Selection »
====

Not sure if anyone heard of it, but there were some charity scams a couple of months ago riding on the back of the QLD floods, with people calling and asking for money. Fortunately, through the diligent work of some dedicated baiters, at least one of the operations was shut down very quickly  Ultimately, scammers get greedy and become stupid and sloppy in their operation when there's something major dangling before them.


----------



## jyo (17/3/11)

These pricks scammed my mother in law.
She's such a good-natured old bird, just thought that the lovely peeps from 'Windows' were trying to fix her computer problems. She allowed them remote access to her computer and before she knew it, they had grabbed $150.00 from her bank account! This was about 3 months ago. F##kn arseholes.

I wish they'd call me. I can dribble some shit when I want to, I'd love to string them along for an hour or so.


----------



## pokolbinguy (17/3/11)

We got a call the other night like this, they very quickly hung up when
I told them run macs and I know it's a scam. Bastards


----------



## FNQ Bunyip (17/3/11)

we had a random heavy breather a few years back , so I got a little personal alarm thingy , about 120db and gave the basted a blast , actually heard him drop the phone and cry out , before I hung up .. problem solved ..

had heard about this latest scam last week on ABC computer talkback ,, so went out to my parts box and now have my little gadget sitting by the phone hoping they call soon


----------



## Silo Ted (17/3/11)

Rendering someone partially deaf is a bit hardcore.


----------



## FNQ Bunyip (17/3/11)

Silo Ted said:


> Rendering someone partially deaf is a bit hardcore.




well if I had a device that could , I'd blow their whole brain to mush ,, fully Hardcore.


----------



## newguy (17/3/11)

Silo Ted said:


> Rendering someone partially deaf is a bit hardcore.



So is trying to swindle random people over the phone. Tit for tat, really.


----------



## earle (17/3/11)

Received a text yesterday saying I had one $2million and to text or email back. Have been receiving spam emails to this effect for quite a while but the SMS angle may be new.


----------



## Pennywise (17/3/11)

Silo Ted said:


> You can. Come join our noble mission... http://forum.419eater.com/forum/
> 
> Warning, it is time-consuming and addictive.



Very time consuming, very addictive, and also very dangerous. They way I like it :icon_cheers: 

If you don't know what your doing, don't do it! (not saying you don't Silo, just saying for others who are interested, but haven't done it before)


----------



## Silo Ted (17/3/11)

Pennywise said:


> Very time consuming, very addictive, and also very dangerous. They way I like it :icon_cheers:
> 
> If you don't know what your doing, don't do it! (not saying you don't Silo, just saying for others who are interested, but haven't done it before)



Indeed, there are many rules of engagement. Good to hear from another baiter / brewer. I have had a Malaysian Barrister on the leash for the last three months :lol: Six documents, two other lawyers, a mini-safari to the wrong airport and a wire transfer that just can't be collected.....

====

Data »

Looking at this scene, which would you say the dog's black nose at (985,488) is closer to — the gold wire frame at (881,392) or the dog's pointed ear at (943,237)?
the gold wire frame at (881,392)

====

Goals »
1: In the scam thread, how much money did the scammers take from jyo's mother-in-law's bank account?
2: Pick up the scam thread right after its last sentence and keep it going.

Answers »
1: $150.00

2:
----------



## Pennywise (17/3/11)

Legend!


----------



## peaky (17/3/11)

My missus got scammed by the 'Windows' phone callers the other week while I was at work. I got home to her saying how computer savvy she was getting these days and told me what she'd done. FARK! I had to change all our passwords etc, no malware had been installed though. Then she tells me it cost $250! It hurts a little to think of all the grain I could've bought with that...


----------



## jyo (17/3/11)

Silo Ted said:


> Indeed, there are many rules of engagement. Good to hear from another baiter / brewer. I have had a Malaysian Barrister on the leash for the last three months :lol: Six documents, two other lawyers, a mini-safari to the wrong airport and a wire transfer that just can't be collected.....



If you are serious, I tip my pretend hat to you. These wankers deserve everything thay get.


----------



## Ducatiboy stu (18/3/11)

HAHAHHA...... I got a call from one of them..


I told the bloke I was running Linux... He asked me to shut it down as it may interfere with the upgrade of windows.... :lol:


----------



## Ducatiboy stu (18/3/11)

Actually it reminds me of a vacum cleaner salesman that turned up at my old place.

He banged on for ages about how good it was at cleaning carpet, showed me all the attachments ( whislt still on the verendah )..

I then let him look inside and explained that the whole house had wooden floors...

He was not impressed :lol:


----------



## Silo Ted (18/3/11)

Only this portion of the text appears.